■ **Spatial question rows**:
------

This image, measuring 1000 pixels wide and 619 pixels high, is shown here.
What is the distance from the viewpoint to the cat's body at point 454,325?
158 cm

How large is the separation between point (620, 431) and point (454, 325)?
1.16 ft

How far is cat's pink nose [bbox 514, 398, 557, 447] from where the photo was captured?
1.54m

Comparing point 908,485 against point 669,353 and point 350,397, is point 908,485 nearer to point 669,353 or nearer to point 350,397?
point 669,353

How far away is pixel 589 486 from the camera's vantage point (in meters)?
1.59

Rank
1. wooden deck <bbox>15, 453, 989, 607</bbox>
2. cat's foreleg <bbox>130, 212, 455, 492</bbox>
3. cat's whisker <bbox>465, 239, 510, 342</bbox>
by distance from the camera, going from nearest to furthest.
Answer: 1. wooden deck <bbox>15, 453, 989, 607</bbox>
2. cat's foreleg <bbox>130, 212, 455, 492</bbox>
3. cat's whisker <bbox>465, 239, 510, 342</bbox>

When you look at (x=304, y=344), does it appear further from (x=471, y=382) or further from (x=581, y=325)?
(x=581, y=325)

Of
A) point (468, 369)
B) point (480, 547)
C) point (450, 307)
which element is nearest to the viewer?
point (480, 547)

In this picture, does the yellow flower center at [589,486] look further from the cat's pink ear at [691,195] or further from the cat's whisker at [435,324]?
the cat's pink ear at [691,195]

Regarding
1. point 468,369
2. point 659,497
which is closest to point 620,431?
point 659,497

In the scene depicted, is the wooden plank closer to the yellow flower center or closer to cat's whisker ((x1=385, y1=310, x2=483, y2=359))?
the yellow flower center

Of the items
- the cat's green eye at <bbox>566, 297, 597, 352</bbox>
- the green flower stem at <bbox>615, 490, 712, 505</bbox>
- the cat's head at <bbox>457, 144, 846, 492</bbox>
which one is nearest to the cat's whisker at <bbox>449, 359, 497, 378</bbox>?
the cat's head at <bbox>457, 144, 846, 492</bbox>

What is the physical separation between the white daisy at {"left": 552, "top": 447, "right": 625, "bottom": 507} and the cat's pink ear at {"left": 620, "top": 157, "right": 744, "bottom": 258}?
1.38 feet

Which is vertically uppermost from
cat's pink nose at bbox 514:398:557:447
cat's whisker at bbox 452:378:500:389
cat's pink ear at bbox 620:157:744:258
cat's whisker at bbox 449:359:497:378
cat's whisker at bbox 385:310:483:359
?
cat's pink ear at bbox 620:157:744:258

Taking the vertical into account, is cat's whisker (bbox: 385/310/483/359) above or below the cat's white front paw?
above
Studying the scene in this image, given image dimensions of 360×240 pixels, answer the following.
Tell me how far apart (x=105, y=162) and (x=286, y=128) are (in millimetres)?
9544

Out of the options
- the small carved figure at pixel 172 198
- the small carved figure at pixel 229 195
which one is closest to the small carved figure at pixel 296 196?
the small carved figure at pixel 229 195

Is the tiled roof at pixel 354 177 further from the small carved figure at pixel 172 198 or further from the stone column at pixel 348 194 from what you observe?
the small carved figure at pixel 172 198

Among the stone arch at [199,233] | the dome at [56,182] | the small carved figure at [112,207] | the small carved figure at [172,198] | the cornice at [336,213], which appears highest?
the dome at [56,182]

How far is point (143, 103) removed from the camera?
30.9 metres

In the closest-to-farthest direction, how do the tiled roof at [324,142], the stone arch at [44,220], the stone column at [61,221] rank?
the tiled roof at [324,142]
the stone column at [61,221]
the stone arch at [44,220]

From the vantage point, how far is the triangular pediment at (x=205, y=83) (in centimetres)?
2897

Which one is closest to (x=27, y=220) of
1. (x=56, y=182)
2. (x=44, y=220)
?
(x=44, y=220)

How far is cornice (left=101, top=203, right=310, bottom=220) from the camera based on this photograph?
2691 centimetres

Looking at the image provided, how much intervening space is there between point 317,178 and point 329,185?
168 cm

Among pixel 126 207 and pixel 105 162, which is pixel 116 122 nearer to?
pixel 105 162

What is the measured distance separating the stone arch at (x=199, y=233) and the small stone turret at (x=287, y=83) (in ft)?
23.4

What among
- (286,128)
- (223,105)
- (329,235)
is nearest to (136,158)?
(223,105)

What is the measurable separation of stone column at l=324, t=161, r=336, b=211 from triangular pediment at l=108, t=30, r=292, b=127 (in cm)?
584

------

■ **TASK REQUIREMENTS**:
Copy out the lines in the rows above, from the line containing "Of the items" through the line containing "which one is nearest", inclusive, word for word.

■ **EXERCISE RESPONSE**:
Of the items
- the cat's green eye at <bbox>566, 297, 597, 352</bbox>
- the green flower stem at <bbox>615, 490, 712, 505</bbox>
- the cat's head at <bbox>457, 144, 846, 492</bbox>
which one is nearest to the cat's whisker at <bbox>449, 359, 497, 378</bbox>?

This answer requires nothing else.